Cansado do preconceito, irmão caçula de Eliza Samudio decide falar

Arlie vive em São Paulo, se identifica como uma pessoa não binária e rompe o silêncio após anos de rejeição

Por Thailla Torres | 19/07/2025 07:27
Cansado do preconceito, irmão caçula de Eliza Samudio decide falar
Natural de Campo Grande, Arlie mora há seis anos na capital paulista. (Foto: Arquivo Pessoal)

Pouca gente sabe, mas Eliza Samudio, assassinada brutalmente em um caso que chocou o país em 2010, tinha um irmão caçula. Na época do crime,  Arlie Silva de Moura tinha apenas 11 anos. Hoje, aos 26, ele decidiu falar. Não sobre os detalhes do crime que virou manchete nacional, mas sobre tudo que veio depois: o silêncio, o preconceito e a sensação de ter sido apagado da própria história familiar.

Natural de Campo Grande Arlie  mora há seis anos na capital paulista. Trabalha com atendimento ao cliente e se identifica como uma pessoa não binária, ou seja, que não se reconhece totalmente como homem ou mulher. "Sou pansexual e não peço aceitação, mas exijo respeito", resume.

A decisão de procurar o Campo Grande News partiu de um incômodo antigo: “Sempre perguntaram da Eliza, mas nunca se perguntaram: ‘e o irmão dela?’”, conta. Para Arlie, a narrativa pública da irmã sempre ignorou que ela tinha uma família mais ampla e uma história que deixou marcas também nos que ficaram. “Apagaram uma parte da história dela. E apagaram a minha também.”

Filho de Sônia de Fátima Marcelo da Silva e Hernani Silva de Moura, Arlei cresceu no Mato Grosso do Sul em uma rotina marcada por relações familiares difíceis. “Com minha mãe sempre fui próximo, muito parceiro mesmo. Já com meu pai, era uma relação fria. Às vezes passávamos meses sem nos falar, mesmo morando na mesma casa”, relembra.
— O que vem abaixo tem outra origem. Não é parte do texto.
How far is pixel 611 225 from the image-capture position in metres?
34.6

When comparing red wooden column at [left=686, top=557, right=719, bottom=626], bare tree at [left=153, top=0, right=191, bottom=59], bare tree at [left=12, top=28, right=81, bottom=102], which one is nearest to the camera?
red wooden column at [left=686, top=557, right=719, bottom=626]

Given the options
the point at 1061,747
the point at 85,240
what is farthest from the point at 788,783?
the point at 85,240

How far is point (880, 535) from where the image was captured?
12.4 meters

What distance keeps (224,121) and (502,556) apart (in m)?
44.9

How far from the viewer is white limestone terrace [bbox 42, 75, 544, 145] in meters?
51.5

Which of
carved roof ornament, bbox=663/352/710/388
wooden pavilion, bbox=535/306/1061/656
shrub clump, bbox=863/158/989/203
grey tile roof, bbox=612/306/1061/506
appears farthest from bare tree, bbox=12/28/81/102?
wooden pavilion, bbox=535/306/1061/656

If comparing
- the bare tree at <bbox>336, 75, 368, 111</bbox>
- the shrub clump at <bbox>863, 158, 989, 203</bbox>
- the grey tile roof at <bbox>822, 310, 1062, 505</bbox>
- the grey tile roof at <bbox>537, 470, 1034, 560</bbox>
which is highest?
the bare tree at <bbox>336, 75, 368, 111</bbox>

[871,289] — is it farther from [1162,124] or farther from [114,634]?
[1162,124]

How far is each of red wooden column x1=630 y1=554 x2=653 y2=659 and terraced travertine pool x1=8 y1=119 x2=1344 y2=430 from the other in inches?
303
Foi nesse ambiente que, aos 16 anos, ele decidiu se assumir homossexual. Mais tarde, entendeu-se como pansexual e, recentemente, compartilhou com a família sua identidade de gênero. "Quando falei da não binariedade, a distância com a minha mãe aumentou."

A revelação não foi bem recebida. Arlie relata episódios de violação de privacidade, como quando teve o celular vasculhado para expor conversas íntimas. Também enfrentou intolerância religiosa e comentários depreciativos dentro da própria família. “Teve primo que também se assumiu, mas a diferença é que diziam que ele ‘se comportava como homem’. É um preconceito muito velado.”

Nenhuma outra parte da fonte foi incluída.